面白い話があるんだよ
「そういえば、面白い話があるんだよ。」
唐突に彼は言った。でも流れの中ではごく自然だったかもしれない。
「オレさ、野球部のキャプテンだったんだよ。」
どうやら彼は小学4年生の時に、地元の少年野球チームに入ったらしい。理由は「楽しそうだし、みんなが入ってるから」。小学生だったら、みんながやっていることは正義だ。正当な理由だと思う。当時はまだJリーグも開幕していなかったから、スポーツといえば野球くらいしか選択肢がなかったこともあるだろう。

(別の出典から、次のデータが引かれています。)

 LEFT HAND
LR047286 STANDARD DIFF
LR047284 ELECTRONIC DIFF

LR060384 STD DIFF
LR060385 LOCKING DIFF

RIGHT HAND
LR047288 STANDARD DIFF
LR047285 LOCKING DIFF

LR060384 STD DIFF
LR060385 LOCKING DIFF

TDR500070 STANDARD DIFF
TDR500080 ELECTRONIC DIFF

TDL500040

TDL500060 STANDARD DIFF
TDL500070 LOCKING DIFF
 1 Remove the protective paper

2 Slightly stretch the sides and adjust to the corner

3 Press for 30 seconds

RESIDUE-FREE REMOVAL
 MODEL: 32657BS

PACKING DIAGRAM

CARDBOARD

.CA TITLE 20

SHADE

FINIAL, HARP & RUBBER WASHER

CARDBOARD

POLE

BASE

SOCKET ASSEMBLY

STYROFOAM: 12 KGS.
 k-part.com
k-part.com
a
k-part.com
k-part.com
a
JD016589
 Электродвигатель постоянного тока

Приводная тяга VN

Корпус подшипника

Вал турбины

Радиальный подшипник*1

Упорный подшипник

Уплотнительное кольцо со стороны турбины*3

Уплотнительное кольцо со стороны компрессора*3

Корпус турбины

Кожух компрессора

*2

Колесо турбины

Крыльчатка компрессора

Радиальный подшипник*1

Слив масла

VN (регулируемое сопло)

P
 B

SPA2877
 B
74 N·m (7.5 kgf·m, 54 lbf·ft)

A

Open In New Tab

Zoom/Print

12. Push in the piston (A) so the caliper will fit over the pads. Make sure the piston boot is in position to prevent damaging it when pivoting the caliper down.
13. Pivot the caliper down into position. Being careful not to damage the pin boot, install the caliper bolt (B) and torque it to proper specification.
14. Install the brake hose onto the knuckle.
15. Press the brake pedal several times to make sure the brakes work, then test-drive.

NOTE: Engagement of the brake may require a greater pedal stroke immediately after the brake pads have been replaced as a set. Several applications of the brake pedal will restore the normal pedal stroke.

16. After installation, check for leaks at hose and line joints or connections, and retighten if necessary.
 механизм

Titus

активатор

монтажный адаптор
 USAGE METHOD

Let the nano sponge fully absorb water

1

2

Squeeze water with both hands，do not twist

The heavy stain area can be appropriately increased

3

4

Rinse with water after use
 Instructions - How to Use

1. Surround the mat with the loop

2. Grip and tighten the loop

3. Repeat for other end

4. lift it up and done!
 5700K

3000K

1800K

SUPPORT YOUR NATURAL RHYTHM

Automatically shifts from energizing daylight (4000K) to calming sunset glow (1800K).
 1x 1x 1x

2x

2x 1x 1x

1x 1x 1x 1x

到底野球と結びつかない彼の発言は興味を引いた。楽しかったかどうか、訊いてみる。
「それがやっぱりつまらなかったんだよ。みんな本気なんだ。」
何人かで集まって野球をしたことはあった彼は、その時はすごく楽しかったのだそうだ。ただ、野球部に入った途端につまらなくなったと。真夏の練習の時はお腹が痛くなってよくサボっていたので「また、お腹痛い病だ」という陰口も叩かれていた。それがなんでまたキャプテンになったんだろう?
「ヘタだったから」彼は言う。
あまりのヘタさっぷりにコーチ陣も頭を悩まし、低学年チームのキャプテンに抜擢するという苦肉の策を取ることにしたらしい。結果、彼は1年間キャプテンを務めることになる。そして辛くなり、6年生に上がる頃には野球部を辞める。
勝負事が苦手だという。中学、高校といくつかの部活に入ったがどれも途中で辞めた。そこで彼はひとつの結論に到達する。
『スポーツは楽しくやるものだ。本気でやるものではない。』
「異論は認める」「うん。異論はあるな」「でも、それがひとつの骨子になってるんだ」「わかる気はする」
その結論は、仕事や人間関係にも当てはまっているそうで、それはめんどくさくないか?と訊くとやはり、そのようだった。
結局、何事にも本気になれないのかもしれない、と彼は言った。